Phillip (Adam Driver) – The baby and screw-up of the family. He is currently “engaged to be engaged” to an older woman who used to be his therapist (can you say “mommy issues”?).
Mort – The father who has passed away and is the reason why everyone is together after years avoiding each other.
It was the father’s last request that his family should Sit Shiva (sitting together for 7 days to mourn) that keeps this mess of a family together much longer than they would prefer. Kind of like a pressure cooker. But it is a pressure cooker with equal parts of sadness, warmth and humor as ingredients.

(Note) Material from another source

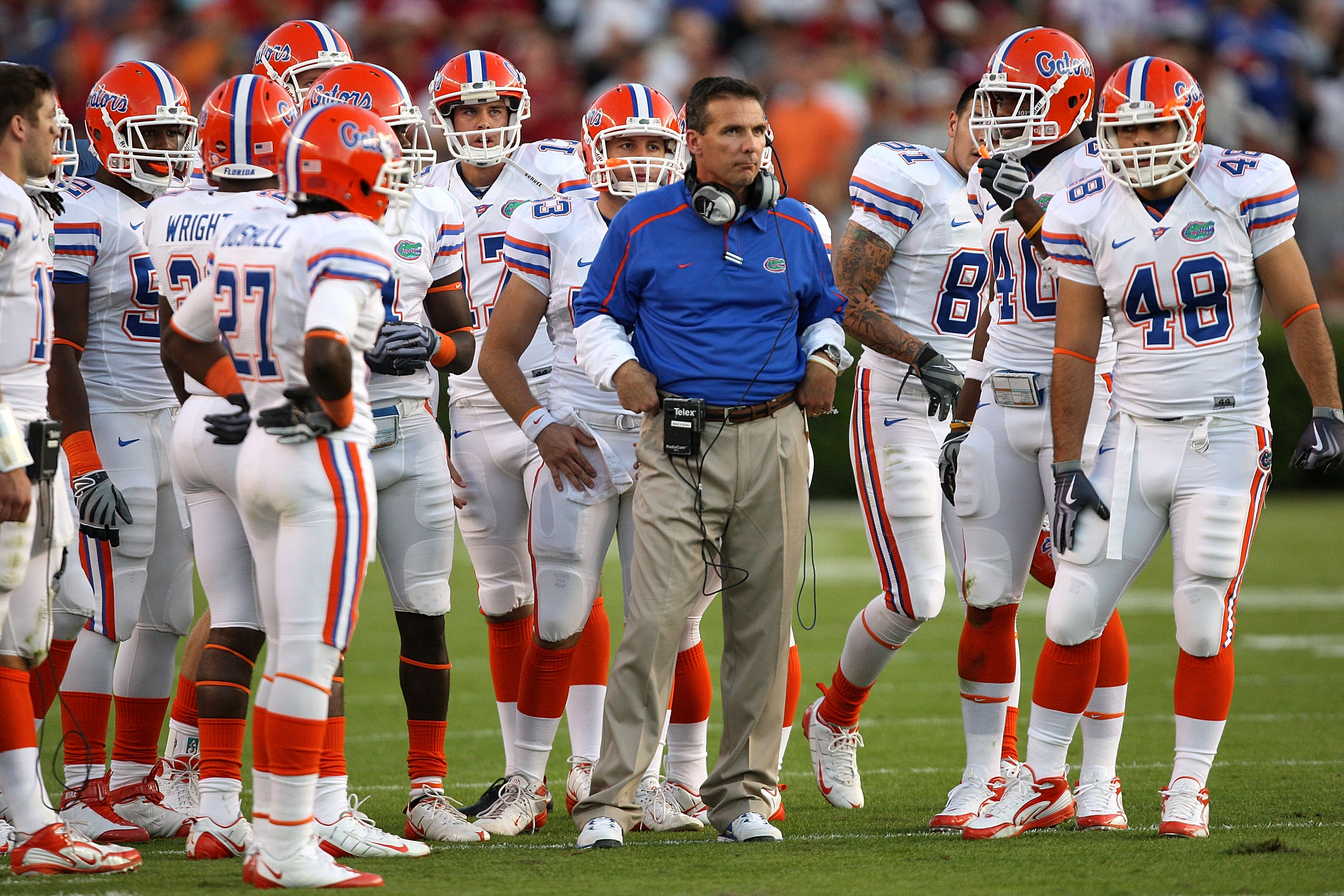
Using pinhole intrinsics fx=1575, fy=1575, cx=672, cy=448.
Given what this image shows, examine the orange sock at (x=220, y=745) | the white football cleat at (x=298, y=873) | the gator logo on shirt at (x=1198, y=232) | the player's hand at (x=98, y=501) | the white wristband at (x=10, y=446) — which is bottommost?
the white football cleat at (x=298, y=873)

I enjoyed this film immensely. Director Sawn Levy and writer Jonathan Tropper showed us a family we can enjoy being with. We all can relate, to maybe a lesser degree, what they are going through, and we want them to come through this better. When we are laughing, it feels like we are not really laughing at their expense.
And the dialog is smart, funny and very real. Scenes have family talking at and annoying each other all at the same time. Don’t tell me that didn’t happen at your house last Thanksgiving.
The cast was a dream to watch and hear. Tina Fey and Jason Bateman are two of the finest comedic and drama actors today. Their scenes together were the highlights of the film. I have to also make special mention of Ben Schwartz as Rabbi Charles Grodner (aka Boner). He plays to perfection the alternating, too serious, then too hip guy that all of the Altmans can’t help but tease.
You should see this movie, because it reminds us of those times in our own families where someone said to us something like, “you’re idiots, but you’re my idiots”.